▸ **設問**:
**1.** ブロンクスへ向かう道中を描いた本文抜粋について、次の問いに答えよ。
(a) 最初に乗った電車は、96stから枝分かれしてどこへ向かう路線だったか。
(b) 乗り間違いに気づいたとき、どの駅まで来ていたか。
(c) タクシーの運転手に告げた行き先はどこか。
**2.** ブロンクスへタクシーで向かう本文抜粋を、最後の文の後から続けて書き上げよ。

▸ **本文抜粋**:

意気揚々とブロンクス行きの電車に乗ったと思っていた私だが、それはなんと、96stから枝分かれし、目的地とは違う方向であるハーレム行きの路線だったのである。

気づいた時はすでに遅し。Freeman Stという、数字で言うと170stくらいまで来ていたのである。96まで戻らなければ、正しい道に修正できない。

 

ふ、ふりだしに戻るんかい・・・・長かったのに・・・

 

とりあえず、すぐさま電車を降り、再度ダウンタウン行きに乗る。が、乗ったその電車もまた、目的地に通づる96stウエストサイドではなく、反対側96stイーストサイド行きだったのである・・・

 

愕然とする私。

 

かくして時間と労力を十二分に空回りさせた私はしばし考え、96まで下がり、地上に出てタクシーを拾う。

 

なんと、タクシーでブロンクスに向かうことにしたのだ。

さっき買ったばかりの地下鉄乗り放題チケットが、ポケットの中で泣いている。

 

いかにも観光客らしい様子だった私が、ウエスト238stへ行ってくれと指示すると、

タクシーの運ちゃん「・・・お嬢ちゃん、そこに行ったことはあるのかい?」

 

しかしチンタラ走る地下鉄よりも、ガンガン飛ばして効率的に目的地に到着することが

できたのが、唯一の救いである。

▸ **提供レコード**:

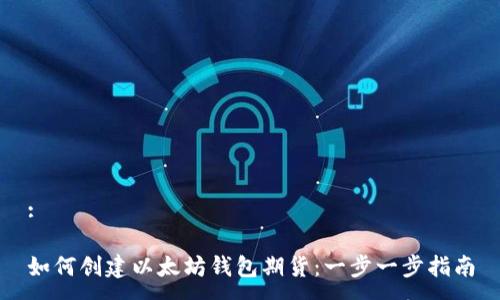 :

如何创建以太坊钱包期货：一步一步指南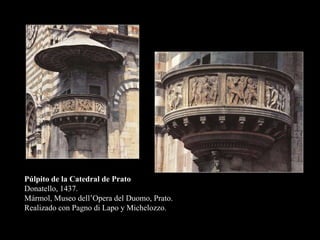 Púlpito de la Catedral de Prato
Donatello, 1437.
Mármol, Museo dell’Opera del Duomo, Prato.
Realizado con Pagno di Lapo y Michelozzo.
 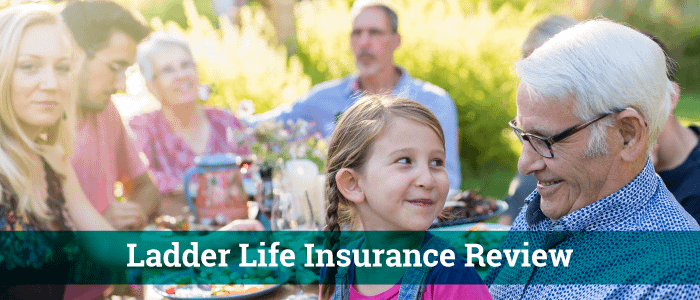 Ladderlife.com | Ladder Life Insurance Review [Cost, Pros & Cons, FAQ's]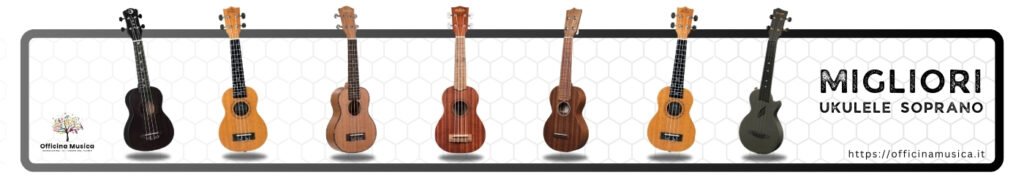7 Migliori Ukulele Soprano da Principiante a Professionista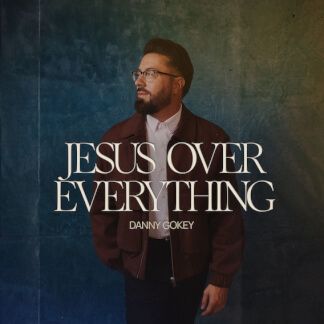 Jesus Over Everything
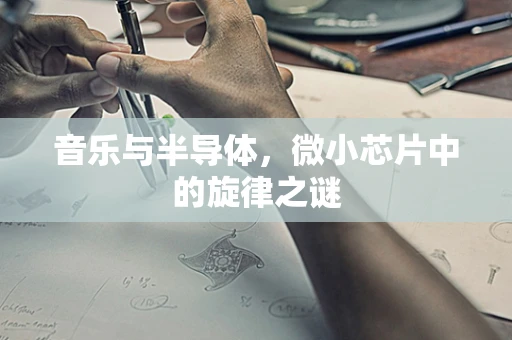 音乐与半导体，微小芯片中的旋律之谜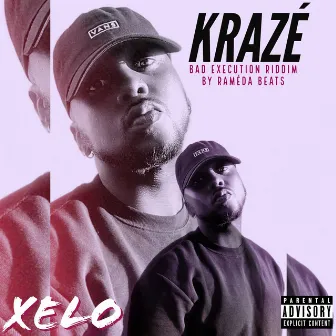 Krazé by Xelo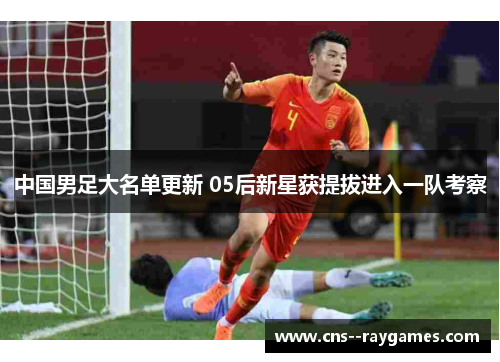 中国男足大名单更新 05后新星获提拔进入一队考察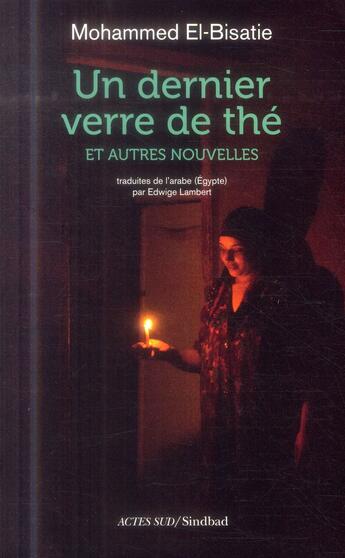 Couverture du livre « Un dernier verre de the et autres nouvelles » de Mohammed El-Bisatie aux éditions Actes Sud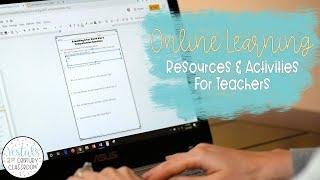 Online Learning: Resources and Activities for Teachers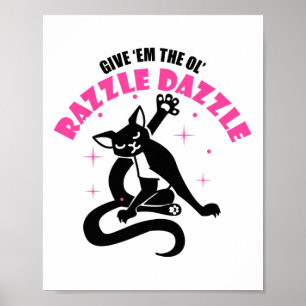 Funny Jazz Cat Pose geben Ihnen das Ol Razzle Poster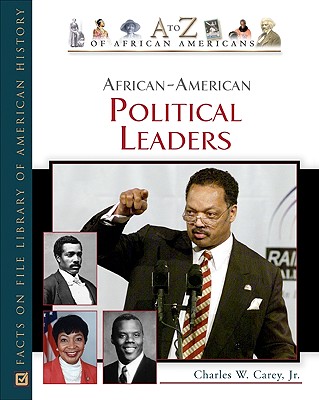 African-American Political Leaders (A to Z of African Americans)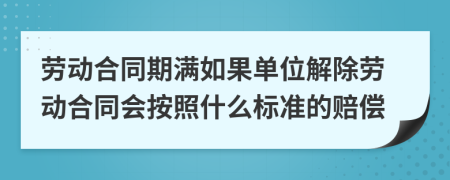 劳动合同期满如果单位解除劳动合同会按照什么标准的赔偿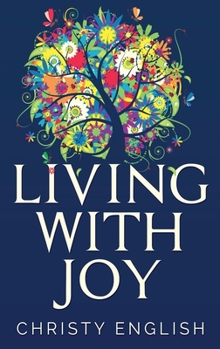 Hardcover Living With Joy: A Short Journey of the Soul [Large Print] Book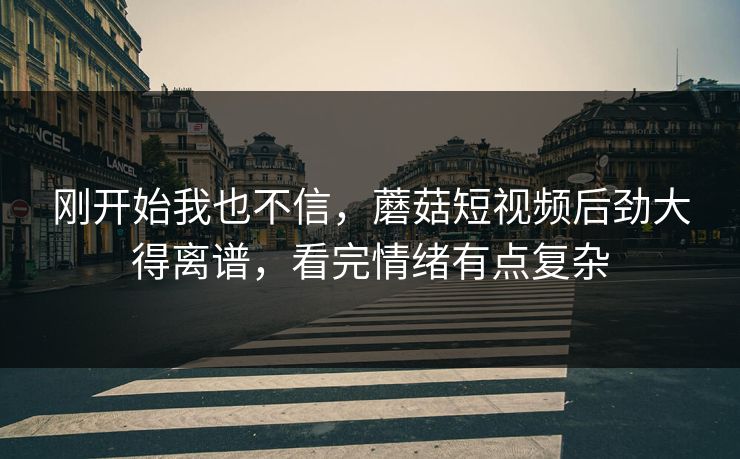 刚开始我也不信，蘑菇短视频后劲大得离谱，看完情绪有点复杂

▸ **解答**:
**1.**
(a) ハーレム行きの路線
(b) Freeman St（数字で言うと170stくらい）
(c) ウエスト238st

**2.**
見覚えのある風景が見えてきた。

 

3ヶ月だけホームステイをしていた231st駅である。懐かしい。

車はそこを通り過ぎ、238st駅へ向かう。

 

そこへ、私が毎日使っていたデカいスーパーマーケットが出現する。

 

お〜〜〜!!!

この店も、あの店も、まだある!そのまんまやんけ!!!

 

かくして車は238st駅前に到着した。

運ちゃんに礼を言ってチップをあげ、車を降りて、辺りを見渡す私。

 

駅周辺、13年前と全く同じである。

驚愕である。店のラインナップが全然変わっていない・・・

駅からアパートに続く道を歩く。

本当に13年経ったのだろうか、全く変わってないぞ。

わりとショボい店々なのに(失礼)、時の試練に未だに耐えてるなんて、どういう意味

なのだろうか。

 

アパートのすぐそばにある、いつも使っていたデリと、チャイニーズフード店と、コインランドリーも、全くそのままである。

 

お〜〜〜!!

 

そして、ついにアパート出現。

 

なんとも不思議な感覚に包まれる。

 

住んでいた6階の、自分の部屋の窓に目を移すと、私が当時購入したエアコンがまだ窓

に設置されたままになっている。

 

ちょうどラッキーなことに共有ロビーのドアが開いていて、建物の中に入ることができた。中に入り、エレベーターに乗り、6階行きのボタンを押す。

 

・・・動かない。

 

ガチャガチャと何度か押してみると、ようやくエレベーターが動き出した。

これも当時と変わってない。

 

6階に着き、自分の部屋であったE号室の前まで行ってみる。

開かないドア。

あたりは静まり返っている。

 

ここら辺で、ますます不思議な気持ちになってくる。

 

ああ、そうか。ここで終わりなのか。となんとなく寂しい気持ち。

 

とりあえず記念(?)に写真だけ撮り、下に戻ろうとすると、突然、E号室のドアがガチャリと開いた。

 

!!!

 

振り返って見ると、なんと、そこから13年前の私が出てきたのである。

 

驚く。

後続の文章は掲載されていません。